* start Recorded information *
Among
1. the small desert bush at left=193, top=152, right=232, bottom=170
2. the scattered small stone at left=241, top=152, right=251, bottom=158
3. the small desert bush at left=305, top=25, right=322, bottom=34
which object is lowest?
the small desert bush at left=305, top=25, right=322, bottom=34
* end Recorded information *
## Description of the task
Retype the entries above word for word, keeping every line, number and comma unchanged.

## Full solution
Among
1. the small desert bush at left=193, top=152, right=232, bottom=170
2. the scattered small stone at left=241, top=152, right=251, bottom=158
3. the small desert bush at left=305, top=25, right=322, bottom=34
which object is lowest?
the small desert bush at left=305, top=25, right=322, bottom=34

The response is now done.